The difference: when a cardiac event happens, it’s the end result of a chronic, progressive disease process. Our docs can bypass us, stent us, squish our blockages, zap our electrical circuits, replace/repair the faulty bits – but these are merely life-saving band-aid solutions that do nothing to address what caused the cardiac event in the first place (often something that happened 20-30 years earlier).
Don’t get me wrong – like you, I do believe that optimism is hugely important in improving both outcomes and quality of life for heart patients, but no amount of semantic wrangling will change the reality.

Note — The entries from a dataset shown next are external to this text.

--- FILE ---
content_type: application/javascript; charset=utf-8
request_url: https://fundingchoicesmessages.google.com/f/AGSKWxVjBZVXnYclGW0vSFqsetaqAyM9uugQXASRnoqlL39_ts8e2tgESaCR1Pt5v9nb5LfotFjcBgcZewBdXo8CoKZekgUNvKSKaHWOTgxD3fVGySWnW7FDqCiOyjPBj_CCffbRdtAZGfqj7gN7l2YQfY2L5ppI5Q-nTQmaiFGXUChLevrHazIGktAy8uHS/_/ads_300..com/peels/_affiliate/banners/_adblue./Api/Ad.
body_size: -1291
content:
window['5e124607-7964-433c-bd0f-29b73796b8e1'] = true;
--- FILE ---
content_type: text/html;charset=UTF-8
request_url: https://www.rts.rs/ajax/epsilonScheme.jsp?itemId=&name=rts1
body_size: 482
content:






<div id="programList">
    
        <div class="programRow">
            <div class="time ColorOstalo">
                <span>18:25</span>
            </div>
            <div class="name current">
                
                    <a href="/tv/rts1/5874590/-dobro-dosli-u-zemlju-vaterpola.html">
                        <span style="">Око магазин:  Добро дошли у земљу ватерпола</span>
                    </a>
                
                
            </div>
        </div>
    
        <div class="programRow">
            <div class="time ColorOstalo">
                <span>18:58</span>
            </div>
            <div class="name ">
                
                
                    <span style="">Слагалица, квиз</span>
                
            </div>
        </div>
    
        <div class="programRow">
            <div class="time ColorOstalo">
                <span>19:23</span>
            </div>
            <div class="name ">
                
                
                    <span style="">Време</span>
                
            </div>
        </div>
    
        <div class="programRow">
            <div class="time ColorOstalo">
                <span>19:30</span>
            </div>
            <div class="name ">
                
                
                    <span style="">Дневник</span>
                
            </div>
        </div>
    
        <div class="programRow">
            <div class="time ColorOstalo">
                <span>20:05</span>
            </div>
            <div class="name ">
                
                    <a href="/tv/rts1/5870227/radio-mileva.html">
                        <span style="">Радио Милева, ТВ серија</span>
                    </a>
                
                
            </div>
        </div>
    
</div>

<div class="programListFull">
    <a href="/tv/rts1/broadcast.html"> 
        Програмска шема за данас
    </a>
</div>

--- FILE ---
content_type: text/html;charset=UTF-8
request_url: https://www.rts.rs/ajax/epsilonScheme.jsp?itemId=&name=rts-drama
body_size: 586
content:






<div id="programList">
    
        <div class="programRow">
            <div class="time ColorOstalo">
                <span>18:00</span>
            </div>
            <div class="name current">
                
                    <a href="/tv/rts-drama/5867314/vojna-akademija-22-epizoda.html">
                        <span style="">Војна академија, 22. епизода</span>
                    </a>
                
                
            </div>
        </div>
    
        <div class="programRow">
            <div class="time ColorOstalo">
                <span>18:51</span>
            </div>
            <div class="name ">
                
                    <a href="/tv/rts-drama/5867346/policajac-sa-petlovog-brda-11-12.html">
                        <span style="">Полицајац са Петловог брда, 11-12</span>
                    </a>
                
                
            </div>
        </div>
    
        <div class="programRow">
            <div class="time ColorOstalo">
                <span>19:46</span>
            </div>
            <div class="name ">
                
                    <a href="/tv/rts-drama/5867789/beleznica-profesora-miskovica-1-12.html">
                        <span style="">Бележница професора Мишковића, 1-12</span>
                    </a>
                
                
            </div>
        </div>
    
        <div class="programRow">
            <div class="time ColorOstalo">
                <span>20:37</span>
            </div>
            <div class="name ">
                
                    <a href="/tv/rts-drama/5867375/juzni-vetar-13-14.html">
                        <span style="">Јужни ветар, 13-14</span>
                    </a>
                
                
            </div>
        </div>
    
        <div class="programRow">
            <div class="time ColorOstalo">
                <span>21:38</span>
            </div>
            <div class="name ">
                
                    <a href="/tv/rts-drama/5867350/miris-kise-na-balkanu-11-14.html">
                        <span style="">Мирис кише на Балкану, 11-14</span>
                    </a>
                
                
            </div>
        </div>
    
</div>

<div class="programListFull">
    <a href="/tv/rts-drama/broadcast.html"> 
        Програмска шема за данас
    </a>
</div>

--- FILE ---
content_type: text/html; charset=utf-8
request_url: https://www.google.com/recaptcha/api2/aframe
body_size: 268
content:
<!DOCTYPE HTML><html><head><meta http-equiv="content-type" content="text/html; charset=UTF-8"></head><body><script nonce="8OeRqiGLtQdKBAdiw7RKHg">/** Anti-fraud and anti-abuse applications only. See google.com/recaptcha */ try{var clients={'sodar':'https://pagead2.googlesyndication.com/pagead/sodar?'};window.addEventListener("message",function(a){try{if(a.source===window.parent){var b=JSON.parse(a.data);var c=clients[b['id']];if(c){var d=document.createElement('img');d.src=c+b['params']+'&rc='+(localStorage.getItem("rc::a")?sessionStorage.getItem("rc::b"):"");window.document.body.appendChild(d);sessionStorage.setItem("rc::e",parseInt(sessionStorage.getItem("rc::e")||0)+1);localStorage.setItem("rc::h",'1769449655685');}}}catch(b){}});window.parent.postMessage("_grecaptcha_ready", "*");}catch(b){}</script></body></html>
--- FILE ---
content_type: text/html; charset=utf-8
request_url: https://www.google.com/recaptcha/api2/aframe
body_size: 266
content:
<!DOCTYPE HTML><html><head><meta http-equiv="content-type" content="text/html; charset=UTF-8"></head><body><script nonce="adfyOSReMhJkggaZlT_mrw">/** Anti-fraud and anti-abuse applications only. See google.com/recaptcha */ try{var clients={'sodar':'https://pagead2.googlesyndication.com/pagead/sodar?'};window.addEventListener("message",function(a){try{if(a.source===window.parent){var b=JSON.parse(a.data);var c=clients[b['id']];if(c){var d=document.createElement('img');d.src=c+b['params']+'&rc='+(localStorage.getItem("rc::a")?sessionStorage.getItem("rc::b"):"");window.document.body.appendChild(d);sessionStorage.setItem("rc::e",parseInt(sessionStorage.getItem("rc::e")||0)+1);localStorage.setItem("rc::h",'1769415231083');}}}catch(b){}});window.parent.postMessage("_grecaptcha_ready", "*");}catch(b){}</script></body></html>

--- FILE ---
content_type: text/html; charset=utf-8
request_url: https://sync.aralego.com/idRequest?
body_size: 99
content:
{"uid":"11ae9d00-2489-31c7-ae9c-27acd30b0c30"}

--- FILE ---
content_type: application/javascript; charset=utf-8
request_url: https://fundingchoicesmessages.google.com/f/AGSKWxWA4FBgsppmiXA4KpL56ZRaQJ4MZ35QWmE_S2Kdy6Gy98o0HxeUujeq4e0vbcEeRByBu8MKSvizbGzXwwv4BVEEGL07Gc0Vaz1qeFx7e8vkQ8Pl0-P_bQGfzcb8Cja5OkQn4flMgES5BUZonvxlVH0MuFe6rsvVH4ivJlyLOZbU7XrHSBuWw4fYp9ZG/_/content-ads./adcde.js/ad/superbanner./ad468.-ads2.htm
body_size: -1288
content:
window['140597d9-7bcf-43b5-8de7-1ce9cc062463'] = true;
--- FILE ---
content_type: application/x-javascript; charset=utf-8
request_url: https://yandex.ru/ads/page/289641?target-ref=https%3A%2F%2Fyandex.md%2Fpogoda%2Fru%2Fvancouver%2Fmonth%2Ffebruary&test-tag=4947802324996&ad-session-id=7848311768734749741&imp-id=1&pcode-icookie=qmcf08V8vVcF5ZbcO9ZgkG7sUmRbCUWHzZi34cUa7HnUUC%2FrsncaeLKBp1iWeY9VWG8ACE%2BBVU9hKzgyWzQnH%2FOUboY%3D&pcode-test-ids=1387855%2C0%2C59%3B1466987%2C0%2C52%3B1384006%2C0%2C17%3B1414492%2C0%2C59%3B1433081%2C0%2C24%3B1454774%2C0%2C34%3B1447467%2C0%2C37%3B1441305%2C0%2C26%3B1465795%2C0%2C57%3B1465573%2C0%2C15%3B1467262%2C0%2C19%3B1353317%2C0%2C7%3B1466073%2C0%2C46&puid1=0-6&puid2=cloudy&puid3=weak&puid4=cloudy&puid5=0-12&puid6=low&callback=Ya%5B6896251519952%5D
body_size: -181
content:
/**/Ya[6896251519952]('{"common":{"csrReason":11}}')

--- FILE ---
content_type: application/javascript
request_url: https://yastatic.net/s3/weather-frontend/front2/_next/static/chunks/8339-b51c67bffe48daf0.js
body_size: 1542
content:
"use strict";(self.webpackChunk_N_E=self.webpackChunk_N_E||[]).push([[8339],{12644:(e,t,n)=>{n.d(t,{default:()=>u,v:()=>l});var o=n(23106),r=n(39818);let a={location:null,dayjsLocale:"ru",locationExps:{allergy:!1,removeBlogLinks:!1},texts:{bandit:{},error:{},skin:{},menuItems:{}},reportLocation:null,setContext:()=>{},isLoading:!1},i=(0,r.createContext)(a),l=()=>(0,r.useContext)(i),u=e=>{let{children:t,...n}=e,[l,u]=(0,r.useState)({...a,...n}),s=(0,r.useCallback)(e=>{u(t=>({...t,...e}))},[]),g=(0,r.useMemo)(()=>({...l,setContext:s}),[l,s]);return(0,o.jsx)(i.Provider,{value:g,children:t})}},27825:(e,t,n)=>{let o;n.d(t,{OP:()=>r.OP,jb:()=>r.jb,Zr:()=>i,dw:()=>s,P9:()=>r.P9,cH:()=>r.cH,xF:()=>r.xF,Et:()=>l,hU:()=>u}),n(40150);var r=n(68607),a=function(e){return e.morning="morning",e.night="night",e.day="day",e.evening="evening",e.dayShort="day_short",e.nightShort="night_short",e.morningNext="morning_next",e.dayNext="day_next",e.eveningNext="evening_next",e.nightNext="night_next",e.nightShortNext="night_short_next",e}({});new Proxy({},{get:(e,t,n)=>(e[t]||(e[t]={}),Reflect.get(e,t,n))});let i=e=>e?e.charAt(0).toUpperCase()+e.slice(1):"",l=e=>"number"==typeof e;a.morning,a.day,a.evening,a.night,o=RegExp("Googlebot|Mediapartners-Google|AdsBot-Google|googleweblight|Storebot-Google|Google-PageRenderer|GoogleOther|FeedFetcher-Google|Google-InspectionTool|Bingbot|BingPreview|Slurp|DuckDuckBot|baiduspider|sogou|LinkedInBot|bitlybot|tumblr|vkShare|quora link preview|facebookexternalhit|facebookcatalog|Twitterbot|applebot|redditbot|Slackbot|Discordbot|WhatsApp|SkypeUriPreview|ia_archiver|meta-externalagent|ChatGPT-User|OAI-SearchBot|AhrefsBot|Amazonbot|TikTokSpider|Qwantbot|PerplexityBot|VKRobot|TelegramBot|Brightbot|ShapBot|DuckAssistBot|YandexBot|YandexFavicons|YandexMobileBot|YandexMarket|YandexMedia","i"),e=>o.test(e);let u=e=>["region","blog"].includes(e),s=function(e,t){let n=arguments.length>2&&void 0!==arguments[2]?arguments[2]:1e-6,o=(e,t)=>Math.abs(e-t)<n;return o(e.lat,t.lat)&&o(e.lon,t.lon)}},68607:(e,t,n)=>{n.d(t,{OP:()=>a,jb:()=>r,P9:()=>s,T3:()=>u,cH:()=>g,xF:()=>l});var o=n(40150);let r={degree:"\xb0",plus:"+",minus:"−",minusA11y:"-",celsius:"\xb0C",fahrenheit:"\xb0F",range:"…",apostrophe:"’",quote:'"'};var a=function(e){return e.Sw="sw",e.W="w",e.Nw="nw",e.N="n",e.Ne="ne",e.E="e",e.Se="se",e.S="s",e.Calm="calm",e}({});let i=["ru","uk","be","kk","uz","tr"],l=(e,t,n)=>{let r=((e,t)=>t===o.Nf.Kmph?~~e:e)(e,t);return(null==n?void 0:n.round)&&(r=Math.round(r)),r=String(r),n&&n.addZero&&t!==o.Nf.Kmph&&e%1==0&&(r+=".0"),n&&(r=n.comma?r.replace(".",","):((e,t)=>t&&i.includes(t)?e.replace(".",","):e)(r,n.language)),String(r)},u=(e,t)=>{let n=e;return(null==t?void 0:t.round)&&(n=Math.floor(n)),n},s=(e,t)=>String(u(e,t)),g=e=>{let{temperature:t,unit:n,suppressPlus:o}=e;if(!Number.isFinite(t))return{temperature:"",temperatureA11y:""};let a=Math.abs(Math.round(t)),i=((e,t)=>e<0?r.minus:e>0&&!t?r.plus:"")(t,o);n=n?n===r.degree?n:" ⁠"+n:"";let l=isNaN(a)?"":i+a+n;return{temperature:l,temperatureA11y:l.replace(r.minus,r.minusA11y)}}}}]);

In fact, I believe that NOT accepting the reality is precisely why some heart patients leave the hospital still smoking. It’s why we don’t make appropriate lifestyle changes in diet or exercise. It’s why we aren’t “compliant” (how I hate that word!) in taking the fistfull of cardiac meds our docs order for us.
It’s because we just don’t “get it” yet. Women especially are known for minimizing our physical problems, which is why we engage in classic ‘treatment-seeking delay’ behaviours that actually endanger our survival in the first place (see: “Knowing & Going: Get Help Fast When Heart Attack Symptoms Hit” – http://myheartsisters.org/2009/05/22/know-and-go-during-heart-attack/ )
So we tend to deny our symptoms when they first appear, and then we tend to deny the reality of our diagnoses afterwards!
Love your site – keep up the good work!
XOXOXO
I like your positive attitude! I agree with you! Happiness and optimism always improve any situation. 🙂
Thank you Susie!! I get my optimism from you!!!